• [GIVEN PROBLEM 1] According to the data preprocessing notebook, why does the author convert all letters to lower case?
• [GIVEN PROBLEM 2] Please translate this sentence from the data preprocessing notebook into Spanish: "Words with and without capital letters are considered to be different words by the nltk package."
• [GIVEN PROBLEM 3] Write what comes next in the data preprocessing notebook, picking up after its final sentence.

• [EXTRACT]
━━━━━━━━━━

# Data preprocessing

## Import packages

In [1]:
import numpy as np
import pandas as pd
import nltk
from nltk.tokenize import word_tokenize
from nltk.tokenize import regexp_tokenize
from nltk.corpus import stopwords, wordnet
from nltk.stem import PorterStemmer
from nltk.stem import WordNetLemmatizer
from collections import Counter

## Read in data

If just using a subset of all the available rows:

In [2]:
#n_rows = 100
#complaints_df = pd.read_csv('~/documents/data/consumer_complaints/consumer_complaints_clean.csv', \
#                            index_col = 0, nrows = n_rows)

If using all rows:

In [3]:
complaints_df = pd.read_csv('~/documents/data/consumer_complaints/consumer_complaints_clean.csv', \
                            index_col = 0)
n_rows = complaints_df.shape[0]

First complaint before pre-processing:

In [4]:
print(complaints_df.iloc[0, 2])

received capital one charge card offer xxxx. applied, was accepted ( {$500.00} limit ), activated card and used for xxxx presents. charge card # xxxx. right after activating card ... capital one sent me another card with same {$500.00} limit ... never activated ... never used that card. first bill from above card # came due xxxx and minimum payment due was {$15.00}. i sent in {$20.00} via uspmo and sent in before due date. with the xxxx non-activated, non used credit card ... ..they also sent me bill for some yearly fees when never even activated the card. so called them up ... ... .told them did not want the card and sent back to them. well ... .get my next bill from the card # above ( xxxx ) ... .they did not credit me for the {$20.00} payment and charged me outrageous over the limit fees, late fees, etc ... and now {$70.00} payment due. so, i called up, their rep stated they accidentally applied my {$20.00} payment to wrong account number and would be corrected. so, i sent in a {$70

## Make lower case

Words with and without capital letters are considered to be different words by the nltk package. I can simplify the problem by making all letters lower case.

━━━━━━━━━━

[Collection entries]
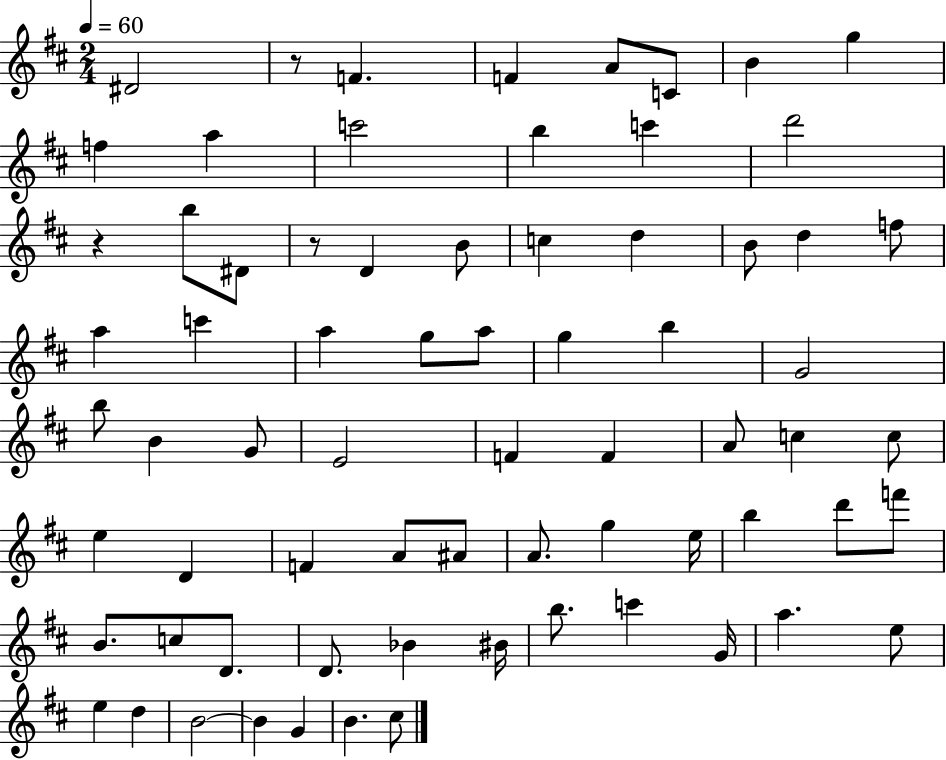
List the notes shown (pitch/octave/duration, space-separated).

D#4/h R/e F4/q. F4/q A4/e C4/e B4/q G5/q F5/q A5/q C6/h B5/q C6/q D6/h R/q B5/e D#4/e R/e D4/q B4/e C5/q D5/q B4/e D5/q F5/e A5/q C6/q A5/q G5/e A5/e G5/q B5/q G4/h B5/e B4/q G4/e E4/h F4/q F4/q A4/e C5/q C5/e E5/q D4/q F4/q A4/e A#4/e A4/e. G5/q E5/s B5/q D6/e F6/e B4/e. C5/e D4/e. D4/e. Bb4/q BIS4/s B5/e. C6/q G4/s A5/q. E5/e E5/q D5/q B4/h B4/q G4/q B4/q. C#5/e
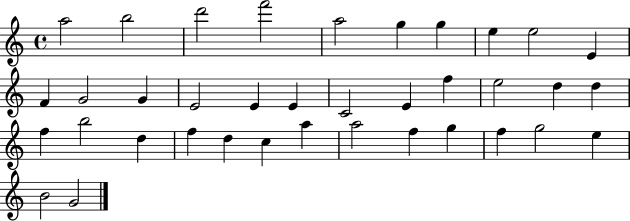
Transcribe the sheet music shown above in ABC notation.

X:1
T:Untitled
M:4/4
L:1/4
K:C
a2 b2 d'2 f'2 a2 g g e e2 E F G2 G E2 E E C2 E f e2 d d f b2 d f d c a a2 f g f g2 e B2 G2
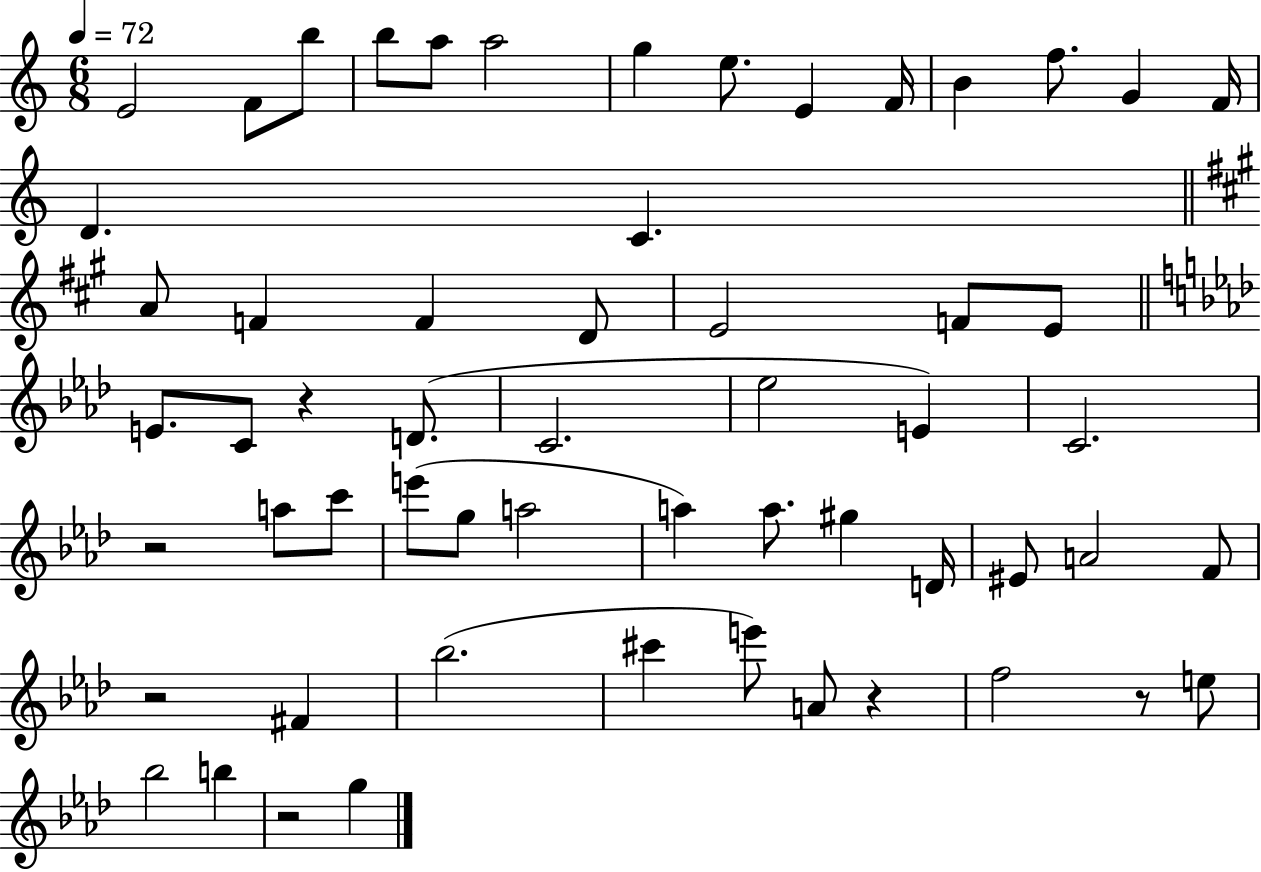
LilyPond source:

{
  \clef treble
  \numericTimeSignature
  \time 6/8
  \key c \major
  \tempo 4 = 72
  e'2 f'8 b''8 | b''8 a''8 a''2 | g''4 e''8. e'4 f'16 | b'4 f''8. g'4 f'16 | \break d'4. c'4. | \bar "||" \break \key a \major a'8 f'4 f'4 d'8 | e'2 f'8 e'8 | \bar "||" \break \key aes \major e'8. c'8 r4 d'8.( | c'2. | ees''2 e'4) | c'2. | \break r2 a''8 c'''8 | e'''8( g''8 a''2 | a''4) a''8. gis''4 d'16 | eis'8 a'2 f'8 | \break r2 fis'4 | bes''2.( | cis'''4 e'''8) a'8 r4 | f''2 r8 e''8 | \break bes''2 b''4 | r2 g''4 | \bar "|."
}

━━━━━━━━━━

• [WRITTEN ANSWER 1] The nltk package treats words with and without capital letters as different words.

• [WRITTEN ANSWER 2] El paquete nltk considera que las palabras con y sin letras mayúsculas son palabras diferentes.

• [WRITTEN ANSWER 3]
In [5]:
for col in complaints_df.columns:
    complaints_df[col] = [element.lower() for element in complaints_df[col]]

## Tokenize, lemmatize and remove stop words

Here I tokenize each of the complaints by splitting them into a list of separate words, i.e. a 'bag of words'. I also discard away punctuation and numerics at this point. This will make the remaining steps easier.

I use lemmatization on each word to its root to save space, speed up the following analysis, and minimise any kind of overfitting to non-meaningful words. There is also an option for stemming if lemmatization ends up being too slow.

Stop words are commonly occuring words that take up space and add little meaning. Here I remove the stop words to reduce the size of the problem even further. "xxxx" is a a string used to replace words used in the consumer complaints with confidentiality issues. This string occurs frequently but as its meaning is obscured it adds no value. So here I add it to the list of stop words.

In [6]:
stop_words = stopwords.words('english')
stop_words.append("xxxx")

In [7]:
# Function borrowed from https://www.kaggle.com/alvations/basic-nlp-with-nltk
def penn2morphy(penntag):
    """ Converts Penn Treebank tags to WordNet. """
    morphy_tag = {'NN':'n', 'JJ':'a',
                  'VB':'v', 'RB':'r'}
    try:
        return morphy_tag[penntag[:2]]
    except:
        return 'n' # if mapping isn't found, fall back to Noun.

In [8]:
pattern = r"\w+"
complaints_list = []

# For stemming
# ps = PorterStemmer()

# For lemmatization
lem = WordNetLemmatizer()

for i in range(n_rows):
    complaint = regexp_tokenize(complaints_df.iloc[i, 2], pattern)
    tags = nltk.pos_tag(complaint)
    # For stemming
    # complaints_list.append([ps.stem(word) for word in complaint if word not in stop_words and word.isalpha()])
    
    # For lemmatisation
    complaints_list.append([lem.lemmatize(word, pos = penn2morphy(tag)) for word, tag in tags\
                                          if word not in stop_words and word.isalpha()])

complaints_df['Consumer complaint narrative'] = complaints_list

del complaints_list

First complaint after pre-processing:

In [11]:
print(complaints_df.iloc[0, 2])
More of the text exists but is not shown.